Carl Craig – They Were
The first time I read the term “electronica” was in a review of Craig’s “Landcruising”. Part of the so called “second wave” of Detroit techno producers, Craig along with the likes of Kenny Larkin used a similar setup in the studio to their forefathers but started to push the rhythms away from the straight techno groove and incorporated more of a jazz mindset. I love how you are very aware of the machines at play rather than the human controlling it is his music at this period. Your mind isn’t focused on what kind of jacket Craig may have been wearing in the studio at the time but more on the abstract robotic movements being described.
Gescom – Viral Rival (AE Mix)
Lots of people were doing remixes of re-edits reinterpreted by the re-imagining of the….. at this time and Autechre were no exception.

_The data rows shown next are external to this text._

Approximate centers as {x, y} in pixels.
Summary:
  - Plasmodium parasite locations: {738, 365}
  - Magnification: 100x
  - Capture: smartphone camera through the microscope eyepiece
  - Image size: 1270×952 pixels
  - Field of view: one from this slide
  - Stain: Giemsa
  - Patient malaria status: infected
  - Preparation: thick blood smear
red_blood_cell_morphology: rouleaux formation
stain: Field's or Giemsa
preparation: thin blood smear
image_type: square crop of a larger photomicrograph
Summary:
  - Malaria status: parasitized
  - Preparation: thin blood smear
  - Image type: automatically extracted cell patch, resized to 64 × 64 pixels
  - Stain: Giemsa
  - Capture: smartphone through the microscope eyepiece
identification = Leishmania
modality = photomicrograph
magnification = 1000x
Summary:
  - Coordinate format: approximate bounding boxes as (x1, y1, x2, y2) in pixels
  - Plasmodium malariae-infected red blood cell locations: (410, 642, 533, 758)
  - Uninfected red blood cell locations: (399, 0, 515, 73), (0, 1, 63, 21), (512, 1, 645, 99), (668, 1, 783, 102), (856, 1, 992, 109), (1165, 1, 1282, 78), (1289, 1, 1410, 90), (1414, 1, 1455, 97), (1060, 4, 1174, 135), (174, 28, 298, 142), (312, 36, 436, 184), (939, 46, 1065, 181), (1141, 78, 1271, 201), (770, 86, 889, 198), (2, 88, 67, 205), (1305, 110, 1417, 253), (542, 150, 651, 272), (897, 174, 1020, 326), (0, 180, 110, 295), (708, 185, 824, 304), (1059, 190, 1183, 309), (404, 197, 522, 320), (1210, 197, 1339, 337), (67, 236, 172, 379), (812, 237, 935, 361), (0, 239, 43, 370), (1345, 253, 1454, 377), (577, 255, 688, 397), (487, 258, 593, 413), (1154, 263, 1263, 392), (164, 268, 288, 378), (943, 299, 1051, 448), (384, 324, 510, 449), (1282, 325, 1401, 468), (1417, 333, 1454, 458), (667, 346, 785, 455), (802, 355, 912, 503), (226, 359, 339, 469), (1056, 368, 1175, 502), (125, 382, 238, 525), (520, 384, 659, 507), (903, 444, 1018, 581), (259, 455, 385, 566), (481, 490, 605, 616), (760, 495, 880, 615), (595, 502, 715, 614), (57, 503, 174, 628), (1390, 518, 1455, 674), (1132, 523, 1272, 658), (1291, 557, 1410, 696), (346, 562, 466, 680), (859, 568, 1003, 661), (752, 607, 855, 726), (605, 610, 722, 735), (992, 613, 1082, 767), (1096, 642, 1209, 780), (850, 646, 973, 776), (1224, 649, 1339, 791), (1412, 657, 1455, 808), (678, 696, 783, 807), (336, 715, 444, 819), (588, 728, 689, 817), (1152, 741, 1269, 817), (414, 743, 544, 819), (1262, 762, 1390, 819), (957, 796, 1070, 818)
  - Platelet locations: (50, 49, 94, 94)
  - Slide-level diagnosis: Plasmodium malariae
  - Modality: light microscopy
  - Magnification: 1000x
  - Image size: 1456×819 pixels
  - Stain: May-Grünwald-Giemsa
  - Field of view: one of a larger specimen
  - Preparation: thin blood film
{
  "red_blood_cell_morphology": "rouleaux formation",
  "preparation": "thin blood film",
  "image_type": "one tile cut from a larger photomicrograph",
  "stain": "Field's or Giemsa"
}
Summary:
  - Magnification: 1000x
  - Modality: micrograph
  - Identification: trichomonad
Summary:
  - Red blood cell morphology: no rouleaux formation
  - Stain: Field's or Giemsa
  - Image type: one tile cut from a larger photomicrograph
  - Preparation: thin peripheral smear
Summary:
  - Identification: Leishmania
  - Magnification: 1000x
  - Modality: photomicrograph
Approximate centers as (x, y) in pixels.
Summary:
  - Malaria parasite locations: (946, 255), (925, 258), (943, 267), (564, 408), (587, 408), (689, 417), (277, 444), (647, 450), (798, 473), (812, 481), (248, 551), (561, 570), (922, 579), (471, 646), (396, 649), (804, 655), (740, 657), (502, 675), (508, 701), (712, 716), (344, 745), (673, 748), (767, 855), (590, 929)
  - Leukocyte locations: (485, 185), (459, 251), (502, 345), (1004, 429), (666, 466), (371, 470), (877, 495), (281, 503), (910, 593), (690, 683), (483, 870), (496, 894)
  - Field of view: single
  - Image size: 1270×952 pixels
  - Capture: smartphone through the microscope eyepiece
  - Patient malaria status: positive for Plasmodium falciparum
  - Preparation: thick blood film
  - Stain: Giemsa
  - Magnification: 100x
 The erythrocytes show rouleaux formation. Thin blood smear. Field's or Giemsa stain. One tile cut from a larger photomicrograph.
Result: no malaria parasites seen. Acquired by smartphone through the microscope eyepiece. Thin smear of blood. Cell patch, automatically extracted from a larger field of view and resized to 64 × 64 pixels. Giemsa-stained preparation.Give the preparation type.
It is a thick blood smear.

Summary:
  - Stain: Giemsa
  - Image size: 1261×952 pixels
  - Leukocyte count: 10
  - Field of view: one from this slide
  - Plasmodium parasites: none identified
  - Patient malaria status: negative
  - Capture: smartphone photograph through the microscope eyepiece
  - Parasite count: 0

Gescom is basically to the same two fellows as Autechre plus or minus an extra member here and there. This came out on the Skam record label run by their buddies in Manchester. Aliased sub quality glitches, chorus simulated pads and a knife-slash tripped techno beat all conspire to form a surprisingly warm and soulful (soulful?) bed for some novel sampled saxophone (I think its a sax?). Matching this kind of expert production skill with a real ear for stacking and breaking down the layers in the right place makes this one of my faves. Autechre will always be known for their ability to construct wild rhythms out of a bespoke sonic landscape, but to me their melodic sensibility and feel for song form is just as important.